Pinhole Surgery - A Revolution in Medicine

The word “Surgery” is scary for anyone. No one likes their body to be cut. Surgeons the world over are thinking in terms of minimal invasive surgery - keyhole surgery.

 

Keyhole surgery was conceived by MIOT Hospitals and wherever possible we adopt keyhole surgery.

The advantages of Keyhole Surgery are:

  • It causes least damage to the blood vessels, nerves, muscles, tendons etc.

  • There is less bleeding and we can do away with the blood transfusion and the complications of blood transfusion.

  • It does not expose the vital organs to external environment and thereby reduces the rate of infection.

  • Only a few days of hospitalisation is required. The patient can return home in the shortest possible time.

  • The scar no longer bothers young ladies!

From fantasy to reality
Ever since keyhole surgery was pioneered, surgeons began dreaming of reducing the size of the keyhole. Dreaming is important in science, because fantasy always precedes reality.

 

Every millimetre of our body is supplied with blood vessels. Even microscopic cells in our body get their nourishment from the blood, especially oxygen. Every living organ is nourished by oxygen, otherwise it dies. We see in every human body arteries carry oxygenated blood from the heart, and veins carry deoxygenated blood back to the heart.

Every part of the human body including the minute microscopic cells can be reached or accessed through these blood vessels. All it takes is a puncture the size of a pinhole.

Having said this, I would like you to see how we have reached every part of the human body through this route and made use of it for treating many serious illnesses which was not possible earlier.

This simple thought is going to cause a revolution in medicine.
Prof. Dr. P.V.A. Mohandas


The best kept secret in medicine is out!

Pinhole Surgery can make Open Surgeries “in vein”

No cutting. No pain. No bleeding. And generally, no anesthesia. MIOT Hospitals announces a breakthrough in options to open surgery.

Interventional radiology is a new speciality, which treats patients using minimally invasive techniques, usually as an alternative to traditional surgery.

This important subspecialty of radiology, contributed to some of the most significant medical developments. Most patients will have heard of "keyhole surgery" but interventional radiologists go one step further and perform "pinhole surgery".

 

Who is an Interventional Radiologist?
Interventional radiologists are doctors trained in radiology and experts in reading X-rays, ultrasounds, CAT scans and other medical images.

This expertise with imaging techniques enables them to guide small catheters and guide-wires through blood vessels to treat many diseases. These small catheters (tubes) are usually only a few millimetres in diameter.

In fact, interventional radiology is termed “pinhole surgery” because of the small holes that are made in the skin to perform these procedures.
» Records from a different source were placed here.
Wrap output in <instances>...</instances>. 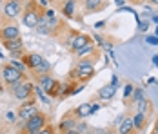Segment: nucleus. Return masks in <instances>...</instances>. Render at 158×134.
Returning <instances> with one entry per match:
<instances>
[{
    "instance_id": "c9c22d12",
    "label": "nucleus",
    "mask_w": 158,
    "mask_h": 134,
    "mask_svg": "<svg viewBox=\"0 0 158 134\" xmlns=\"http://www.w3.org/2000/svg\"><path fill=\"white\" fill-rule=\"evenodd\" d=\"M38 4H40V6H42V7H46V6H48V0H40V2H38Z\"/></svg>"
},
{
    "instance_id": "f8f14e48",
    "label": "nucleus",
    "mask_w": 158,
    "mask_h": 134,
    "mask_svg": "<svg viewBox=\"0 0 158 134\" xmlns=\"http://www.w3.org/2000/svg\"><path fill=\"white\" fill-rule=\"evenodd\" d=\"M106 6H107L106 0H85L84 9H85V13H96V11H102Z\"/></svg>"
},
{
    "instance_id": "cd10ccee",
    "label": "nucleus",
    "mask_w": 158,
    "mask_h": 134,
    "mask_svg": "<svg viewBox=\"0 0 158 134\" xmlns=\"http://www.w3.org/2000/svg\"><path fill=\"white\" fill-rule=\"evenodd\" d=\"M147 27H149V22H147V20L140 22V31H147Z\"/></svg>"
},
{
    "instance_id": "9d476101",
    "label": "nucleus",
    "mask_w": 158,
    "mask_h": 134,
    "mask_svg": "<svg viewBox=\"0 0 158 134\" xmlns=\"http://www.w3.org/2000/svg\"><path fill=\"white\" fill-rule=\"evenodd\" d=\"M44 60L46 58H44L42 55H38V53H26V55L22 56V62H24V65L27 67V71H35Z\"/></svg>"
},
{
    "instance_id": "c03bdc74",
    "label": "nucleus",
    "mask_w": 158,
    "mask_h": 134,
    "mask_svg": "<svg viewBox=\"0 0 158 134\" xmlns=\"http://www.w3.org/2000/svg\"><path fill=\"white\" fill-rule=\"evenodd\" d=\"M85 134H93V132H85Z\"/></svg>"
},
{
    "instance_id": "ddd939ff",
    "label": "nucleus",
    "mask_w": 158,
    "mask_h": 134,
    "mask_svg": "<svg viewBox=\"0 0 158 134\" xmlns=\"http://www.w3.org/2000/svg\"><path fill=\"white\" fill-rule=\"evenodd\" d=\"M133 125H135V131L142 132L143 129L147 127V114H142V112H136L133 116Z\"/></svg>"
},
{
    "instance_id": "a878e982",
    "label": "nucleus",
    "mask_w": 158,
    "mask_h": 134,
    "mask_svg": "<svg viewBox=\"0 0 158 134\" xmlns=\"http://www.w3.org/2000/svg\"><path fill=\"white\" fill-rule=\"evenodd\" d=\"M133 92H135V87L133 85H126V92H124V98H129V96H133Z\"/></svg>"
},
{
    "instance_id": "a211bd4d",
    "label": "nucleus",
    "mask_w": 158,
    "mask_h": 134,
    "mask_svg": "<svg viewBox=\"0 0 158 134\" xmlns=\"http://www.w3.org/2000/svg\"><path fill=\"white\" fill-rule=\"evenodd\" d=\"M75 9H77V0H65V4L62 7V13L67 18H73L75 16Z\"/></svg>"
},
{
    "instance_id": "0eeeda50",
    "label": "nucleus",
    "mask_w": 158,
    "mask_h": 134,
    "mask_svg": "<svg viewBox=\"0 0 158 134\" xmlns=\"http://www.w3.org/2000/svg\"><path fill=\"white\" fill-rule=\"evenodd\" d=\"M46 125H48V116L44 112H36L35 116H31L29 120L24 121V129L26 131H36V132L42 131Z\"/></svg>"
},
{
    "instance_id": "79ce46f5",
    "label": "nucleus",
    "mask_w": 158,
    "mask_h": 134,
    "mask_svg": "<svg viewBox=\"0 0 158 134\" xmlns=\"http://www.w3.org/2000/svg\"><path fill=\"white\" fill-rule=\"evenodd\" d=\"M149 2H151V4H158V0H149Z\"/></svg>"
},
{
    "instance_id": "49530a36",
    "label": "nucleus",
    "mask_w": 158,
    "mask_h": 134,
    "mask_svg": "<svg viewBox=\"0 0 158 134\" xmlns=\"http://www.w3.org/2000/svg\"><path fill=\"white\" fill-rule=\"evenodd\" d=\"M53 2H56V0H53Z\"/></svg>"
},
{
    "instance_id": "f3484780",
    "label": "nucleus",
    "mask_w": 158,
    "mask_h": 134,
    "mask_svg": "<svg viewBox=\"0 0 158 134\" xmlns=\"http://www.w3.org/2000/svg\"><path fill=\"white\" fill-rule=\"evenodd\" d=\"M4 47H6L9 53H16V51H22V47H24V42H22V38L9 40V42H4Z\"/></svg>"
},
{
    "instance_id": "bb28decb",
    "label": "nucleus",
    "mask_w": 158,
    "mask_h": 134,
    "mask_svg": "<svg viewBox=\"0 0 158 134\" xmlns=\"http://www.w3.org/2000/svg\"><path fill=\"white\" fill-rule=\"evenodd\" d=\"M145 42L149 45H158V36H145Z\"/></svg>"
},
{
    "instance_id": "f704fd0d",
    "label": "nucleus",
    "mask_w": 158,
    "mask_h": 134,
    "mask_svg": "<svg viewBox=\"0 0 158 134\" xmlns=\"http://www.w3.org/2000/svg\"><path fill=\"white\" fill-rule=\"evenodd\" d=\"M106 134H120V132H116V131H113V129H109V131H104Z\"/></svg>"
},
{
    "instance_id": "423d86ee",
    "label": "nucleus",
    "mask_w": 158,
    "mask_h": 134,
    "mask_svg": "<svg viewBox=\"0 0 158 134\" xmlns=\"http://www.w3.org/2000/svg\"><path fill=\"white\" fill-rule=\"evenodd\" d=\"M24 6H26V0H6L4 2V16L13 20L18 15H22Z\"/></svg>"
},
{
    "instance_id": "7ed1b4c3",
    "label": "nucleus",
    "mask_w": 158,
    "mask_h": 134,
    "mask_svg": "<svg viewBox=\"0 0 158 134\" xmlns=\"http://www.w3.org/2000/svg\"><path fill=\"white\" fill-rule=\"evenodd\" d=\"M38 80V85L42 87L44 94L48 98H60V91H62V83L58 80H55L51 75H42V76H36Z\"/></svg>"
},
{
    "instance_id": "37998d69",
    "label": "nucleus",
    "mask_w": 158,
    "mask_h": 134,
    "mask_svg": "<svg viewBox=\"0 0 158 134\" xmlns=\"http://www.w3.org/2000/svg\"><path fill=\"white\" fill-rule=\"evenodd\" d=\"M155 36H158V27H156V31H155Z\"/></svg>"
},
{
    "instance_id": "7c9ffc66",
    "label": "nucleus",
    "mask_w": 158,
    "mask_h": 134,
    "mask_svg": "<svg viewBox=\"0 0 158 134\" xmlns=\"http://www.w3.org/2000/svg\"><path fill=\"white\" fill-rule=\"evenodd\" d=\"M40 132V131H38ZM36 131H26V129H22V134H38Z\"/></svg>"
},
{
    "instance_id": "412c9836",
    "label": "nucleus",
    "mask_w": 158,
    "mask_h": 134,
    "mask_svg": "<svg viewBox=\"0 0 158 134\" xmlns=\"http://www.w3.org/2000/svg\"><path fill=\"white\" fill-rule=\"evenodd\" d=\"M9 63H11V65H13V67H15L16 71H20V73H22V75H26V71H27V67H26V65H24V62H22V60H11V62H9Z\"/></svg>"
},
{
    "instance_id": "dca6fc26",
    "label": "nucleus",
    "mask_w": 158,
    "mask_h": 134,
    "mask_svg": "<svg viewBox=\"0 0 158 134\" xmlns=\"http://www.w3.org/2000/svg\"><path fill=\"white\" fill-rule=\"evenodd\" d=\"M120 134H133L135 132V125H133V118L131 116H127V118L122 120V123H120Z\"/></svg>"
},
{
    "instance_id": "e433bc0d",
    "label": "nucleus",
    "mask_w": 158,
    "mask_h": 134,
    "mask_svg": "<svg viewBox=\"0 0 158 134\" xmlns=\"http://www.w3.org/2000/svg\"><path fill=\"white\" fill-rule=\"evenodd\" d=\"M65 134H82V132H78L77 129H73V131H69V132H65Z\"/></svg>"
},
{
    "instance_id": "5701e85b",
    "label": "nucleus",
    "mask_w": 158,
    "mask_h": 134,
    "mask_svg": "<svg viewBox=\"0 0 158 134\" xmlns=\"http://www.w3.org/2000/svg\"><path fill=\"white\" fill-rule=\"evenodd\" d=\"M133 100H135V102H142L143 100V89H135V92H133Z\"/></svg>"
},
{
    "instance_id": "4468645a",
    "label": "nucleus",
    "mask_w": 158,
    "mask_h": 134,
    "mask_svg": "<svg viewBox=\"0 0 158 134\" xmlns=\"http://www.w3.org/2000/svg\"><path fill=\"white\" fill-rule=\"evenodd\" d=\"M114 92H116V87L111 85V83H107V85H104L102 89L98 91V98H100V100H111V98L114 96Z\"/></svg>"
},
{
    "instance_id": "72a5a7b5",
    "label": "nucleus",
    "mask_w": 158,
    "mask_h": 134,
    "mask_svg": "<svg viewBox=\"0 0 158 134\" xmlns=\"http://www.w3.org/2000/svg\"><path fill=\"white\" fill-rule=\"evenodd\" d=\"M153 63L158 67V55H155V56H153Z\"/></svg>"
},
{
    "instance_id": "de8ad7c7",
    "label": "nucleus",
    "mask_w": 158,
    "mask_h": 134,
    "mask_svg": "<svg viewBox=\"0 0 158 134\" xmlns=\"http://www.w3.org/2000/svg\"><path fill=\"white\" fill-rule=\"evenodd\" d=\"M4 2H6V0H4Z\"/></svg>"
},
{
    "instance_id": "9b49d317",
    "label": "nucleus",
    "mask_w": 158,
    "mask_h": 134,
    "mask_svg": "<svg viewBox=\"0 0 158 134\" xmlns=\"http://www.w3.org/2000/svg\"><path fill=\"white\" fill-rule=\"evenodd\" d=\"M87 45H91V38H89L87 35H84V33H78V35L73 38V42L69 44V47H71V51L75 53V51H78L82 47H87Z\"/></svg>"
},
{
    "instance_id": "58836bf2",
    "label": "nucleus",
    "mask_w": 158,
    "mask_h": 134,
    "mask_svg": "<svg viewBox=\"0 0 158 134\" xmlns=\"http://www.w3.org/2000/svg\"><path fill=\"white\" fill-rule=\"evenodd\" d=\"M93 134H106L104 131H93Z\"/></svg>"
},
{
    "instance_id": "1a4fd4ad",
    "label": "nucleus",
    "mask_w": 158,
    "mask_h": 134,
    "mask_svg": "<svg viewBox=\"0 0 158 134\" xmlns=\"http://www.w3.org/2000/svg\"><path fill=\"white\" fill-rule=\"evenodd\" d=\"M33 92H35V85H33L31 82H22L15 91H13V96H15L16 100H20V102H26V100H29L33 98Z\"/></svg>"
},
{
    "instance_id": "393cba45",
    "label": "nucleus",
    "mask_w": 158,
    "mask_h": 134,
    "mask_svg": "<svg viewBox=\"0 0 158 134\" xmlns=\"http://www.w3.org/2000/svg\"><path fill=\"white\" fill-rule=\"evenodd\" d=\"M38 134H55V127L48 123V125H46V127H44V129H42V131H40Z\"/></svg>"
},
{
    "instance_id": "a19ab883",
    "label": "nucleus",
    "mask_w": 158,
    "mask_h": 134,
    "mask_svg": "<svg viewBox=\"0 0 158 134\" xmlns=\"http://www.w3.org/2000/svg\"><path fill=\"white\" fill-rule=\"evenodd\" d=\"M155 132H158V120H156V125H155Z\"/></svg>"
},
{
    "instance_id": "aec40b11",
    "label": "nucleus",
    "mask_w": 158,
    "mask_h": 134,
    "mask_svg": "<svg viewBox=\"0 0 158 134\" xmlns=\"http://www.w3.org/2000/svg\"><path fill=\"white\" fill-rule=\"evenodd\" d=\"M51 69H53V67H51V63H49L48 60H44V62H42V63H40V65H38V67H36V69H35L33 73H35V76L51 75Z\"/></svg>"
},
{
    "instance_id": "4be33fe9",
    "label": "nucleus",
    "mask_w": 158,
    "mask_h": 134,
    "mask_svg": "<svg viewBox=\"0 0 158 134\" xmlns=\"http://www.w3.org/2000/svg\"><path fill=\"white\" fill-rule=\"evenodd\" d=\"M93 51H95V47H93V45H87V47H82L78 51H75V55H78V56H87V55L93 53Z\"/></svg>"
},
{
    "instance_id": "a18cd8bd",
    "label": "nucleus",
    "mask_w": 158,
    "mask_h": 134,
    "mask_svg": "<svg viewBox=\"0 0 158 134\" xmlns=\"http://www.w3.org/2000/svg\"><path fill=\"white\" fill-rule=\"evenodd\" d=\"M153 134H158V132H153Z\"/></svg>"
},
{
    "instance_id": "c85d7f7f",
    "label": "nucleus",
    "mask_w": 158,
    "mask_h": 134,
    "mask_svg": "<svg viewBox=\"0 0 158 134\" xmlns=\"http://www.w3.org/2000/svg\"><path fill=\"white\" fill-rule=\"evenodd\" d=\"M100 107H102L100 104H91V114H95V112L98 111V109H100Z\"/></svg>"
},
{
    "instance_id": "f257e3e1",
    "label": "nucleus",
    "mask_w": 158,
    "mask_h": 134,
    "mask_svg": "<svg viewBox=\"0 0 158 134\" xmlns=\"http://www.w3.org/2000/svg\"><path fill=\"white\" fill-rule=\"evenodd\" d=\"M42 16H44V7L36 0H26L24 11H22V24L26 27L36 29V26H38Z\"/></svg>"
},
{
    "instance_id": "473e14b6",
    "label": "nucleus",
    "mask_w": 158,
    "mask_h": 134,
    "mask_svg": "<svg viewBox=\"0 0 158 134\" xmlns=\"http://www.w3.org/2000/svg\"><path fill=\"white\" fill-rule=\"evenodd\" d=\"M16 114H13V112H7V120H11V121H15Z\"/></svg>"
},
{
    "instance_id": "2eb2a0df",
    "label": "nucleus",
    "mask_w": 158,
    "mask_h": 134,
    "mask_svg": "<svg viewBox=\"0 0 158 134\" xmlns=\"http://www.w3.org/2000/svg\"><path fill=\"white\" fill-rule=\"evenodd\" d=\"M77 127V120H69V116H65V118L58 123V131L62 134H65V132H69V131H73Z\"/></svg>"
},
{
    "instance_id": "4c0bfd02",
    "label": "nucleus",
    "mask_w": 158,
    "mask_h": 134,
    "mask_svg": "<svg viewBox=\"0 0 158 134\" xmlns=\"http://www.w3.org/2000/svg\"><path fill=\"white\" fill-rule=\"evenodd\" d=\"M151 20H153L155 24H158V15H153V18H151Z\"/></svg>"
},
{
    "instance_id": "ea45409f",
    "label": "nucleus",
    "mask_w": 158,
    "mask_h": 134,
    "mask_svg": "<svg viewBox=\"0 0 158 134\" xmlns=\"http://www.w3.org/2000/svg\"><path fill=\"white\" fill-rule=\"evenodd\" d=\"M114 2H116L118 6H122V4H124V0H114Z\"/></svg>"
},
{
    "instance_id": "b1692460",
    "label": "nucleus",
    "mask_w": 158,
    "mask_h": 134,
    "mask_svg": "<svg viewBox=\"0 0 158 134\" xmlns=\"http://www.w3.org/2000/svg\"><path fill=\"white\" fill-rule=\"evenodd\" d=\"M138 105H140V107H138V112H142V114H145V111L149 109V102H147V100L143 98L142 102H138Z\"/></svg>"
},
{
    "instance_id": "f03ea898",
    "label": "nucleus",
    "mask_w": 158,
    "mask_h": 134,
    "mask_svg": "<svg viewBox=\"0 0 158 134\" xmlns=\"http://www.w3.org/2000/svg\"><path fill=\"white\" fill-rule=\"evenodd\" d=\"M0 73H2V78H4V83H6V87L7 89L13 91L24 82V78H26V75H22L20 71H16L15 67L11 65V63H6V65H2V69H0Z\"/></svg>"
},
{
    "instance_id": "39448f33",
    "label": "nucleus",
    "mask_w": 158,
    "mask_h": 134,
    "mask_svg": "<svg viewBox=\"0 0 158 134\" xmlns=\"http://www.w3.org/2000/svg\"><path fill=\"white\" fill-rule=\"evenodd\" d=\"M93 75H95V63H93V60L84 58L82 62L77 63V67H75V71H73V80H75V78H80L82 83H85Z\"/></svg>"
},
{
    "instance_id": "2f4dec72",
    "label": "nucleus",
    "mask_w": 158,
    "mask_h": 134,
    "mask_svg": "<svg viewBox=\"0 0 158 134\" xmlns=\"http://www.w3.org/2000/svg\"><path fill=\"white\" fill-rule=\"evenodd\" d=\"M111 85H114V87L118 85V78H116V76H113V80H111Z\"/></svg>"
},
{
    "instance_id": "c756f323",
    "label": "nucleus",
    "mask_w": 158,
    "mask_h": 134,
    "mask_svg": "<svg viewBox=\"0 0 158 134\" xmlns=\"http://www.w3.org/2000/svg\"><path fill=\"white\" fill-rule=\"evenodd\" d=\"M4 87H6V83H4V78H2V73H0V92L4 91Z\"/></svg>"
},
{
    "instance_id": "6e6552de",
    "label": "nucleus",
    "mask_w": 158,
    "mask_h": 134,
    "mask_svg": "<svg viewBox=\"0 0 158 134\" xmlns=\"http://www.w3.org/2000/svg\"><path fill=\"white\" fill-rule=\"evenodd\" d=\"M38 112V109H36V102L29 98V100H26L24 104L20 105V109H18V112H16V116L18 120H22V121H26V120H29L31 116H35Z\"/></svg>"
},
{
    "instance_id": "6ab92c4d",
    "label": "nucleus",
    "mask_w": 158,
    "mask_h": 134,
    "mask_svg": "<svg viewBox=\"0 0 158 134\" xmlns=\"http://www.w3.org/2000/svg\"><path fill=\"white\" fill-rule=\"evenodd\" d=\"M73 112H75V116H77V118H85V116H89V114H91V104L78 105Z\"/></svg>"
},
{
    "instance_id": "20e7f679",
    "label": "nucleus",
    "mask_w": 158,
    "mask_h": 134,
    "mask_svg": "<svg viewBox=\"0 0 158 134\" xmlns=\"http://www.w3.org/2000/svg\"><path fill=\"white\" fill-rule=\"evenodd\" d=\"M16 38H20V29H18V26H16L13 20H9V18H2V27H0V42L4 44V42H9V40H16Z\"/></svg>"
}]
</instances>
Pinhole procedures can be performed for many surgeries:
These include blood vessel blocks. Blocks can occur in blood vessels anywhere in the body: in the neck, leading to a stroke; in the leg leading to gangrene; in the kidney leading to renal failure and so on. Previously reestablishing blood flow in these cases involved surgery. Now thanks to pinhole surgery they can be carried out with local anesthesia.

 

Opening Procedures
We insert a catheter through the groin vessel (chosen because it’s the widest vessel) and using imaging guidance navigate beyond the obstruction and insert a stent to restore the blood flow.

 

Closing Procedures
Pinhole surgery is also used to control abnormal bleeding anywhere in the body. This is called embolisation - performed for acute life threatening diseases like coughing up blood, uncontrolled bleeding in the intestines, during childbirth etc.

 

The conventional treatment for these was blood transfusions. Now, with pinhole surgery, we identify the site of the blood, use the catheter to access the blood vessel and block it with chemical agents.

 

Using the same technique we can block the blood supply to tumours thereby ‘starving’ them . Similarly, liver tumours can be “cooked” using radio frequency waves or chemo - therapy can be administered directly to them.

 

Advantages of Interventional Radiology

  • Only a short hospital stay is required for most procedures.

  • General anaesthesia is usually not required.

  • Risk, pain and recovery time are reduced compared to conventional surgery.

Know your options
Pinhole surgery is available for many diseases, but few patients know to ask about them, or to seek a second opinion from an interventional radiologist.

 

Usually patients do not have direct contact with interventional radiologists. General practitioners still refer their patients to surgeons and rely on the surgeon to provide advice on available treatment options.

 

Surgeons may or may not know the minimally invasive treatments that another specialty offers. Eventually this situation will change and patients will be sent to the least invasive practitioner for consult first, but in the meantime, it is important for you to know that you may have a “pinhole option”.